The alpha dimension definition to add the value dimensions if an alpha channel is supplied.

classmethod load_image(filename, height=1, array=False, bounds=None, bare=False, **kwargs)[source]#

Load an image from a file and return an RGB element or array

Parameters#

filename

Filename of the image to be loaded

height

Determines the bounds of the image where the width is scaled relative to the aspect ratio of the image.

array

Whether to return an array (rather than RGB default)

bounds

Bounds for the returned RGB (overrides height)

bare

Whether to hide the axes

kwargs

Additional kwargs to the RGB constructor

Returns#

RGB element or array

property rgb#

Returns the corresponding RGB element.

Other than the updating parameter definitions, this is the only change needed to implemented an arbitrary colorspace as a subclass of RGB.

class holoviews.element.raster.Raster(data, kdims=None, vdims=None, extents=None, **params)[source]#

Bases: Element2D

Raster is a basic 2D element type for presenting either numpy or dask arrays as two dimensional raster images.

Arrays with a shape of (N,M) are valid inputs for Raster whereas subclasses of Raster (e.g. RGB) may also accept 3D arrays containing channel information.

Raster does not support slicing like the Image or RGB subclasses and the extents are in matrix coordinates if not explicitly specified.

Parameter Definitions


Parameters inherited from:

group = String(constant=True, default='Raster', label='Group')

A string describing the data wrapped by the object.

kdims = List(bounds=(2, 2), constant=True, default=[Dimension('x'), Dimension('y')], label='Kdims')

The label of the x- and y-dimension of the Raster in form of a string or dimension object.

vdims = List(bounds=(1, None), default=[Dimension('z')], label='Vdims')

The dimension description of the data held in the matrix.

dimension_values(dim, expanded=True, flat=True)[source]#

The set of samples available along a particular dimension.

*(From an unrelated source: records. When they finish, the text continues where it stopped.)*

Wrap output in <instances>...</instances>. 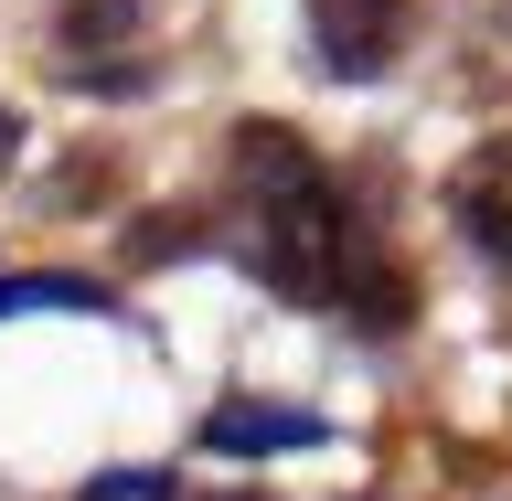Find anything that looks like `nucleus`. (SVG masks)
<instances>
[{
  "label": "nucleus",
  "instance_id": "2",
  "mask_svg": "<svg viewBox=\"0 0 512 501\" xmlns=\"http://www.w3.org/2000/svg\"><path fill=\"white\" fill-rule=\"evenodd\" d=\"M406 43H416V0H310V54H320V75H342V86L395 75Z\"/></svg>",
  "mask_w": 512,
  "mask_h": 501
},
{
  "label": "nucleus",
  "instance_id": "3",
  "mask_svg": "<svg viewBox=\"0 0 512 501\" xmlns=\"http://www.w3.org/2000/svg\"><path fill=\"white\" fill-rule=\"evenodd\" d=\"M448 214H459V235H470V246L512 278V139H491V150L459 160V182H448Z\"/></svg>",
  "mask_w": 512,
  "mask_h": 501
},
{
  "label": "nucleus",
  "instance_id": "7",
  "mask_svg": "<svg viewBox=\"0 0 512 501\" xmlns=\"http://www.w3.org/2000/svg\"><path fill=\"white\" fill-rule=\"evenodd\" d=\"M75 501H171V480H160V470H96Z\"/></svg>",
  "mask_w": 512,
  "mask_h": 501
},
{
  "label": "nucleus",
  "instance_id": "5",
  "mask_svg": "<svg viewBox=\"0 0 512 501\" xmlns=\"http://www.w3.org/2000/svg\"><path fill=\"white\" fill-rule=\"evenodd\" d=\"M224 150H235V182H246L256 203H278V192L320 182V160H310V139H299V128H267V118H246L235 139H224Z\"/></svg>",
  "mask_w": 512,
  "mask_h": 501
},
{
  "label": "nucleus",
  "instance_id": "4",
  "mask_svg": "<svg viewBox=\"0 0 512 501\" xmlns=\"http://www.w3.org/2000/svg\"><path fill=\"white\" fill-rule=\"evenodd\" d=\"M320 438H331V416L256 406V395H224V406L203 416V448H214V459H267V448H320Z\"/></svg>",
  "mask_w": 512,
  "mask_h": 501
},
{
  "label": "nucleus",
  "instance_id": "1",
  "mask_svg": "<svg viewBox=\"0 0 512 501\" xmlns=\"http://www.w3.org/2000/svg\"><path fill=\"white\" fill-rule=\"evenodd\" d=\"M363 224H352V203L331 182H299V192H278V203H256V246H246V267L267 288H278L288 310H342V288H352V267H363Z\"/></svg>",
  "mask_w": 512,
  "mask_h": 501
},
{
  "label": "nucleus",
  "instance_id": "8",
  "mask_svg": "<svg viewBox=\"0 0 512 501\" xmlns=\"http://www.w3.org/2000/svg\"><path fill=\"white\" fill-rule=\"evenodd\" d=\"M192 246V214H150L139 224V256H182Z\"/></svg>",
  "mask_w": 512,
  "mask_h": 501
},
{
  "label": "nucleus",
  "instance_id": "6",
  "mask_svg": "<svg viewBox=\"0 0 512 501\" xmlns=\"http://www.w3.org/2000/svg\"><path fill=\"white\" fill-rule=\"evenodd\" d=\"M139 22H150V0H64L54 43L75 64H128V43H139Z\"/></svg>",
  "mask_w": 512,
  "mask_h": 501
}]
</instances>
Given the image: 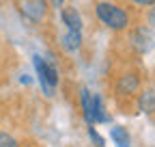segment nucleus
<instances>
[{
	"mask_svg": "<svg viewBox=\"0 0 155 147\" xmlns=\"http://www.w3.org/2000/svg\"><path fill=\"white\" fill-rule=\"evenodd\" d=\"M110 138L114 141L116 147H129V134H127V130H123V128H112Z\"/></svg>",
	"mask_w": 155,
	"mask_h": 147,
	"instance_id": "6e6552de",
	"label": "nucleus"
},
{
	"mask_svg": "<svg viewBox=\"0 0 155 147\" xmlns=\"http://www.w3.org/2000/svg\"><path fill=\"white\" fill-rule=\"evenodd\" d=\"M0 147H17V141L5 132H0Z\"/></svg>",
	"mask_w": 155,
	"mask_h": 147,
	"instance_id": "9b49d317",
	"label": "nucleus"
},
{
	"mask_svg": "<svg viewBox=\"0 0 155 147\" xmlns=\"http://www.w3.org/2000/svg\"><path fill=\"white\" fill-rule=\"evenodd\" d=\"M140 110L142 113H153L155 110V93L153 91H147L140 97Z\"/></svg>",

range(dim, data_range=True, dimension_range=True)[source]#

Return the lower and upper bounds of values along dimension.

Parameters#

dimension

The dimension to compute the range on.

data_rangebool

Compute range from data values

dimension_rangebool

Include Dimension ranges Whether to include Dimension range and soft_range in range calculation

Returns#

Tuple containing the lower and upper bound

reduce(dimensions=None, function=None, **reduce_map)[source]#

Reduces the Raster using functions provided via the kwargs, where the keyword is the dimension to be reduced. Optionally a label_prefix can be provided to prepend to the result Element label.

sample(samples=None, bounds=None, **sample_values)[source]#

Sample the Raster along one or both of its dimensions, returning a reduced dimensionality type, which is either a ItemTable, Curve or Scatter. If two dimension samples and a new_xaxis is provided the sample will be the value of the sampled unit indexed by the value in the new_xaxis tuple.